Feuilles mortes, jaunes sur le sol ; tapis d'or et d'espoir s'envole. Un dernier rayon de soleil, un dernier sourire. Restes de verdure, éclats déjà fanés, charivari de couleurs entrelacées. Une belle journée d'automne à s'évader par les rues. Les fenêtres semblent rire et les murs danser. Le flamboiement du ciel appelle à un dernier chant, un dernier hommage à la beauté. L'harmonie encourage au repos, à la paix du corps et de l'esprit. Appel à l'évasion, à la joie ; au silence bienheureux. L'automne saison de nostalgie et de regrets, saison d'adieux et de perles de larmes sous les sourires esquissés, d'ombres allongées et de nuages assombris. Saison douce-amère, d'une merveilleuse cruauté.
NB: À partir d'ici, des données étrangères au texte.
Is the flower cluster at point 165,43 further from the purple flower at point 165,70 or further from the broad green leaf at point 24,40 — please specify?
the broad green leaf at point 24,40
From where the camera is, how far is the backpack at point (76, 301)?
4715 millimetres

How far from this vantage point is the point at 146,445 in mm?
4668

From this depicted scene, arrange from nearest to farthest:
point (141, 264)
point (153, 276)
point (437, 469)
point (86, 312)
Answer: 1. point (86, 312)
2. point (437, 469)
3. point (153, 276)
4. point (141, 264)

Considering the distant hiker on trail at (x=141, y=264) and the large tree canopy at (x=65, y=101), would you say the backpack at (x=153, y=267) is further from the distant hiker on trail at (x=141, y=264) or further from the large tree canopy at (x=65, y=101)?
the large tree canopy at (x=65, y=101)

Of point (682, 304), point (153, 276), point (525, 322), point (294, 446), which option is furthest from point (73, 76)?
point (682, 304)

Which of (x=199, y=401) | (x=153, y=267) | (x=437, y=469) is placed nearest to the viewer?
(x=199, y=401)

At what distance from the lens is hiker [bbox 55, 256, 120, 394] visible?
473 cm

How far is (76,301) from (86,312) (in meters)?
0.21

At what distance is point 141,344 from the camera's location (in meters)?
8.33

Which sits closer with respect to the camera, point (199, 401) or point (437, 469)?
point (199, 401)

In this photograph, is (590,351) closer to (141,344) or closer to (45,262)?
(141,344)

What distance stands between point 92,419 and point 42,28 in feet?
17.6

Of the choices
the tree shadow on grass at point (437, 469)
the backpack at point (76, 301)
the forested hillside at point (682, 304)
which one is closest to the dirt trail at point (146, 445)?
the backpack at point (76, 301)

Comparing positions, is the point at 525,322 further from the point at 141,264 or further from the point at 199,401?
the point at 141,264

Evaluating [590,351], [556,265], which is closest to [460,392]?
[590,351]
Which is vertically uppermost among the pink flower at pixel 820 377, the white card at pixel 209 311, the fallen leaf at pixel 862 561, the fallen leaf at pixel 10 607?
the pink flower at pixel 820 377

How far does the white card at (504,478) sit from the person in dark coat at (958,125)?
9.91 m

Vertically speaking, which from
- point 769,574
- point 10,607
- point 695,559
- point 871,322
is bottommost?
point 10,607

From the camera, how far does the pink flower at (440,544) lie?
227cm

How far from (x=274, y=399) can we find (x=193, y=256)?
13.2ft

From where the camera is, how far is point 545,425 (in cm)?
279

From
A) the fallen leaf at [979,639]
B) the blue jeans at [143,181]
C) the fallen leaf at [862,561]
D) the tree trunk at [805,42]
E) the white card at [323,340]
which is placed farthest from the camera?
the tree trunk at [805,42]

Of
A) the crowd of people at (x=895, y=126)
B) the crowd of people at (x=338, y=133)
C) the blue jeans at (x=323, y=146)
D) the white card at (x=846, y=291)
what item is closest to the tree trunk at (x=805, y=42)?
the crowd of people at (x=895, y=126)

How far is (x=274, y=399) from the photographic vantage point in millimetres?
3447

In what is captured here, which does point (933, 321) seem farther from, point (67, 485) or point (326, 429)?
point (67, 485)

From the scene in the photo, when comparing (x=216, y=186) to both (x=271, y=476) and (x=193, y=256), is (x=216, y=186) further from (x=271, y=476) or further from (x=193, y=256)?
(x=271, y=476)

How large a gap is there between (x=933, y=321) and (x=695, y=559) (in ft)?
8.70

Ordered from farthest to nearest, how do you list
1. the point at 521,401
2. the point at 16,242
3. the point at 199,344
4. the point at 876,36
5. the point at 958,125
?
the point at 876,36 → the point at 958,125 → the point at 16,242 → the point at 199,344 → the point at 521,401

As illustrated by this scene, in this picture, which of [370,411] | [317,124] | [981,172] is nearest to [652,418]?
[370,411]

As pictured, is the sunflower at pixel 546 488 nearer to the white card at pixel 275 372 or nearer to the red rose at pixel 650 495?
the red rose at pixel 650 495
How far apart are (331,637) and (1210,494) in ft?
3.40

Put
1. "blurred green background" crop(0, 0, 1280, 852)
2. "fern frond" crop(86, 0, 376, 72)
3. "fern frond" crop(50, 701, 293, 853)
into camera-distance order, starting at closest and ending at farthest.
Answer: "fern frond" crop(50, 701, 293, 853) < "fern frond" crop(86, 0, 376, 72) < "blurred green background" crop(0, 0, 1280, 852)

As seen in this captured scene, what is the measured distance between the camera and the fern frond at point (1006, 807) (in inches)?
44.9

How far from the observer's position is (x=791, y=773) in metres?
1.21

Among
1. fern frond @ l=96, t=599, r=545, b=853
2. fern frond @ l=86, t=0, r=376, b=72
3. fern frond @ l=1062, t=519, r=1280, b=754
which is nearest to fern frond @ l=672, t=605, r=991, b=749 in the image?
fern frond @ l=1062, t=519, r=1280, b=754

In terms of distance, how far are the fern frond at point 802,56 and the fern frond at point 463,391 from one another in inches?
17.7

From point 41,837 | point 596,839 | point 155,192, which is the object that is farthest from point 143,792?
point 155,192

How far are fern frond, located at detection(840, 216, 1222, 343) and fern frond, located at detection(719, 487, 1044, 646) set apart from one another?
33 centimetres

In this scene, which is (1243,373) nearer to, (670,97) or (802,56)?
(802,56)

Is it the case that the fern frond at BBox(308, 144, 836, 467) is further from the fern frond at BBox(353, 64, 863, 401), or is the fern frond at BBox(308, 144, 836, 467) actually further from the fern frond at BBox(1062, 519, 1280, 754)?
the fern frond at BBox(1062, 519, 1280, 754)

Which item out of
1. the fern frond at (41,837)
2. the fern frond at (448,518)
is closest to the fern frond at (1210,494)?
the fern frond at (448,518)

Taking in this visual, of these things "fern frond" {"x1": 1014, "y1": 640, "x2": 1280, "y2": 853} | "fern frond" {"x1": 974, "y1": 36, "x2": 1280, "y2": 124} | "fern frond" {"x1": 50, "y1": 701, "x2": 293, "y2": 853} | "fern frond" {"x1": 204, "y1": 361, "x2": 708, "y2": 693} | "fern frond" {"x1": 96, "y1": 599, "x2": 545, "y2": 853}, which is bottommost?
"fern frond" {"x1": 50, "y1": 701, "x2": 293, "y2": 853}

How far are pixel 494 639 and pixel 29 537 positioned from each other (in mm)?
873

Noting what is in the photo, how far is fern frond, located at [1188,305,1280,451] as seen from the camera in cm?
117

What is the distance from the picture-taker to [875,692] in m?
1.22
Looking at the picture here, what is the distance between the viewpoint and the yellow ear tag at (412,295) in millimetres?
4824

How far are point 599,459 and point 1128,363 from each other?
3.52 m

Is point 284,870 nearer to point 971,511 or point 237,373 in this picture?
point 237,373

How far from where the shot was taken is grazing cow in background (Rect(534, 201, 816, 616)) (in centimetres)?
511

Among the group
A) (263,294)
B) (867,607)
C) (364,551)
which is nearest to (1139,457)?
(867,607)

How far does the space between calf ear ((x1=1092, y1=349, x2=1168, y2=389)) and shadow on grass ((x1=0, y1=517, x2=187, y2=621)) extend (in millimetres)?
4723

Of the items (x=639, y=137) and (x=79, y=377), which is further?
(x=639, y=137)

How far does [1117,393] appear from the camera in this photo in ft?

J'aimerais être personnage secondaire. J'aimerais dire l'histoire de Glorfindel, les folies de Clopin, l'enfance de Gringoire. N'est-ce pas, finalement, les personnages qui importent vraiment ? Sans eux, l'action serait impossible. Comme faire sans un Haldir comme guide, sans hôtesse pour conter ses récits, sans Madame Dutour pour haranguer un cocher ? Et le cocher lui-même ? Il y a plus d'intérêt dans les détails, le passé, les passions externes, que dans l'intrigue. J'aimerais maîtriser mon récit. J'aimerais maîtriser ces faits secondaires, et finalement parvenir à les mettre sur le même plan que ce qui est important. Pourquoi effacer l'observateur discret de la scène ?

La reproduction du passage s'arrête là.